The Center for Retail Research found that more than 17,000 stores closed last year, equating to 47 a day, the highest total in five years. Figures are gross and do not take into account new store openings.
The CRR said 11,636 closures were due to rationalization programs by large retailers or independents simply closing up shop for good, while 5,509 were due to some form of insolvency proceedings.
Professor Joshua Bamfield, Director of CRR, said streamlining appeared to be “the main driver of closures as retailers continue to reduce their cost base at pace”. He expects the trend to continue in 2023.
The CRR said store closures due to business collapses, such as those at Debenhams and Arcadia, which were both liquidated in 2021, fell 56% last year.
Major retail insolvencies in 2022 included convenience retailer McColl’s and lifestyle group Joules. Both companies were rescued, but 19 Joules stores closed as part of the administrative process and McColl’s new owners have since announced plans to close more than 100 outlets.
Retailers have received significant government support during the coronavirus pandemic, including the furlough scheme which allowed them to retain staff, the ability to delay payment of value added tax and exemptions from business rates.
However, this support has diminished throughout the year, with business rate support now subject to a cap that significantly reduces its value to large retailers.

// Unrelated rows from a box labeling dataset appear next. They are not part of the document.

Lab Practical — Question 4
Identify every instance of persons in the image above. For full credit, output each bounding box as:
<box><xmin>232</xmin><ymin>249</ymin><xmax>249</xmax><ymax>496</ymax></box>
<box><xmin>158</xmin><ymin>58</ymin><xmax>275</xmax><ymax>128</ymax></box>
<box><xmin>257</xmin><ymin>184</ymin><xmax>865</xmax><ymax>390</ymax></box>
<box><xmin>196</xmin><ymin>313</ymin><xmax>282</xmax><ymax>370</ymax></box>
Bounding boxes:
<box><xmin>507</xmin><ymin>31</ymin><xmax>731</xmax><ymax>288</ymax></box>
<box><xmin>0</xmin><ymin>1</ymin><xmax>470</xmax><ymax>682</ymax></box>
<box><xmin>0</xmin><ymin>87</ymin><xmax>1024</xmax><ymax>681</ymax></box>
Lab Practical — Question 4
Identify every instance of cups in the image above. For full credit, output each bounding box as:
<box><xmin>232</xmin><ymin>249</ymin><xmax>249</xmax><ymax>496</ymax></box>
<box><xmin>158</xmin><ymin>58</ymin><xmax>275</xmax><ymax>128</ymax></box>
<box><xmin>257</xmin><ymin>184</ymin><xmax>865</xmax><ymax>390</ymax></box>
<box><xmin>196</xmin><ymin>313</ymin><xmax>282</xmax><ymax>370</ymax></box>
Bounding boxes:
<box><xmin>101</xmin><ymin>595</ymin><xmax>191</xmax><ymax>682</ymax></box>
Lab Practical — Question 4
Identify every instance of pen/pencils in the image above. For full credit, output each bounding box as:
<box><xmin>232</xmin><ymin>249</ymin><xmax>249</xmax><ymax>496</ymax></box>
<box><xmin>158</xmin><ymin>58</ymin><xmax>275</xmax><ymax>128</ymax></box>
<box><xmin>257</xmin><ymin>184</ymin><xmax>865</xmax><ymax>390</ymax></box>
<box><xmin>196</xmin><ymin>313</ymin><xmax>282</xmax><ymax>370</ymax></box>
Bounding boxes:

Like other sectors of the economy, retailers have been bitten by rising labor costs – the UK’s statutory minimum wage has risen by more than 6% to £9.50 from the UK. hour in April – and the sharp rise in energy prices, triggered by Russian weapons gas. supplies in connection with its war in Ukraine.
The wider recruitment crisis has also affected retailers, with the ONS estimating there were 91,000 vacancies in the sector in the three months to November.
Almost two-thirds of the closures cited by the CRR were of independent operators – defined as those with fewer than 10 stores. However, other retail market studies indicate that in many sectors, closures have been more than offset by the start-up of new independent businesses.
The Local Data Company said in September that independent operators had opened a net 1,335 units in the first half of 2022, although that figure includes hospitality businesses and services, such as barbers and tattoo parlors, as well as retail Retail.
The number of units occupied by independent non-food retailers fell just 0.1% in the first half, he found, while the number of independent convenience stores rose 1.6%.
CRR data revealed that store closures were accompanied by the loss of more than 150,000 jobs, a 43% increase on the previous year, although this includes jobs lost at online retailers uniquely.